___ Document extract

It was my audition in Times Now, the TV news channel (yes! The echo-chamber of Arnab. The audition was for news anchoring.
I had a friend who helped me pitch my audition. She was somehow super-confident about my performance; probably even more than I was myself.
I reached the office in Lower Parel in Mumbai ..it looked like a humble entry what with a reasonably sized wooden door and an areca palm plant welcoming on its side.
Quite contrary to the entry, the reception was chaotic. People ran haywire giving the feel of a news house.
I was asked to wait till the time my friend went inside to call the BC – the bureau chief.
The camera rolled..take 1..cut..take 2..cut..take 3 cut! It was a hat-trick! I did not speak a word..my friend nervously walked up to me and said “hey what’s wrong…don’t ruin it please..there are people dying to sit where you’re sitting right now..”
I gave another take and as the Teleprompter rolled, I moved my lips and spoke..but I stammered, I fumbled and I ruined it!
When I was walking back with my friend we didn’t speak..she just said as if to console..”but you have a very good screen presence”..i felt sorry.. for her more than I felt for myself because she had to go back inside hiding her face..
8 tears since..I’ll tell you how l remember this small incidence very clearly..obviously one who gets embarrassed so badly would remember it but I have another reason..my diary..
Back home, I took out a diary and sat to analyse what really went wrong.. was the situation too intimidating? was it that I didn’t deserve to be there? Definitely not. I wrote a lot that afternoon and I concluded that a situation cannot define me..what happened has happened and the only solution is moving on..

______
___ Excerpted records

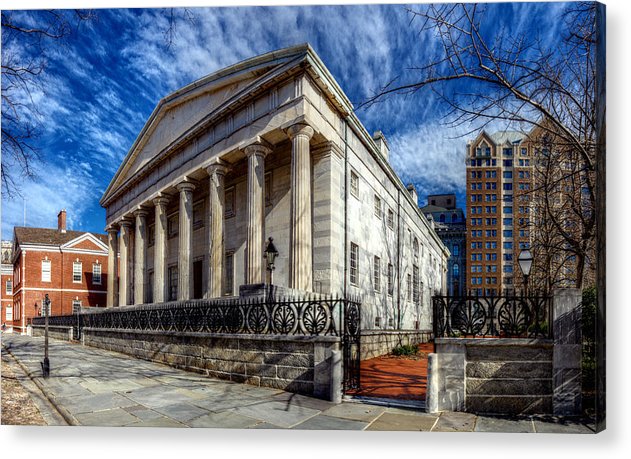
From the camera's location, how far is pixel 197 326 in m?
10.1

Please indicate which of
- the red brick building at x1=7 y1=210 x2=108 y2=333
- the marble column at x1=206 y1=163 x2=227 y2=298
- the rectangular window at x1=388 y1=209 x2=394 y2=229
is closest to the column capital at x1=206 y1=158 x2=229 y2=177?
the marble column at x1=206 y1=163 x2=227 y2=298

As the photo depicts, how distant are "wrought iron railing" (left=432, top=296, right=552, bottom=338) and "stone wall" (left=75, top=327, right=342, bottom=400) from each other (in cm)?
180

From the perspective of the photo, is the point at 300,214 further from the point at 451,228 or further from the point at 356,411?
the point at 356,411

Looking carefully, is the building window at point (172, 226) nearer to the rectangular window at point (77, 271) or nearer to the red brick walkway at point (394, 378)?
the rectangular window at point (77, 271)

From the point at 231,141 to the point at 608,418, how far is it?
11383 millimetres

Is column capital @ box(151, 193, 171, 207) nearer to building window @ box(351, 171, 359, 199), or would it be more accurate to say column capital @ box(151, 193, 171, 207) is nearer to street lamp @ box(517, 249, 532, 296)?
building window @ box(351, 171, 359, 199)

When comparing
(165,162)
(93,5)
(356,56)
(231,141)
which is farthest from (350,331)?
(165,162)

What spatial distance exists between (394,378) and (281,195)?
7276 millimetres

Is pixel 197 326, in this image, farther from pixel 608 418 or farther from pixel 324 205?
pixel 608 418

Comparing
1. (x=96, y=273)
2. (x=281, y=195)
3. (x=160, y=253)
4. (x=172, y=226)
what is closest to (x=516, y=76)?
(x=281, y=195)

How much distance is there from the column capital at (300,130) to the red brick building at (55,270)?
582cm

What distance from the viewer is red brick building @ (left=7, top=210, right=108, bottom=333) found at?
30.7 feet

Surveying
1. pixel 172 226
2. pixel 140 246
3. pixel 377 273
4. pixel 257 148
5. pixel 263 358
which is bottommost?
pixel 263 358

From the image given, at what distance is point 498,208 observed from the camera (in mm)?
8625
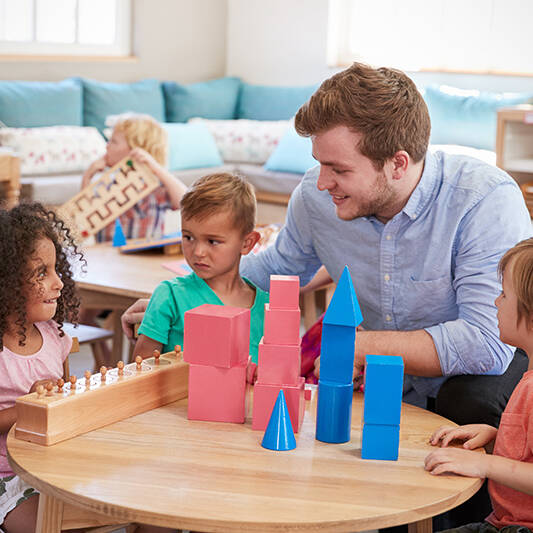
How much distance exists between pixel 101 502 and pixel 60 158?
3876 millimetres

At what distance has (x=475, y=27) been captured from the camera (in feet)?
18.1

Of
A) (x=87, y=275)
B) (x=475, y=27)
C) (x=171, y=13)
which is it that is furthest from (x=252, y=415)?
(x=171, y=13)

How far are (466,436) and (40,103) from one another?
Result: 13.2 feet

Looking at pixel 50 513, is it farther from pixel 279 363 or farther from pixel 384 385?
pixel 384 385

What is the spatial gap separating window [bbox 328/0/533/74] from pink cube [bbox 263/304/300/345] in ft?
14.7

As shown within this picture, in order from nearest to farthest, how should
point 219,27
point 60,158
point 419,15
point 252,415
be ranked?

______

**Work instructions**.
1. Answer these from the account of the news-channel audition:
(a) In what area of Mumbai was the office located?
(b) What plant stood beside the entry door?
(c) What did the narrator take out back home to analyze what went wrong?
2. Carry the account of the news-channel audition forward from its final sentence.

**Answers for this exercise**.
1.
(a) Lower Parel
(b) An areca palm plant
(c) A diary

2.
It was writing it down in my journal that helped me move forward..a habit that I developed in school, lost in college and resumed after this episode..i get up and I write into my diary every single day since then..
That gift of this simple habit helped me sail through the times when I gave 20 more auditions in the next 15 days finally landing up in a national channel as a host called Care World TV with not very great TRPs but a great learning platform..the network that I made is still helping me..the gift helped me when I got married in a huge joint family of 20 people with a common kitchen, it helped when I was seeing someone very close battling through brain cancer and most important of all it makes me lead every single day ahead with a preparation, a mindset with balance!
My diary is a place where I speak to myself..i express gratitude and reiterate, I write down my worries, guilt and regrets..my diary is my altar ego and my best companion..and I make sure I keep it out of reach of my mum-in-law..:)
I highly suggest you to please embrace this habit and while it might not change your life but it would definitely keep things easy on your heart.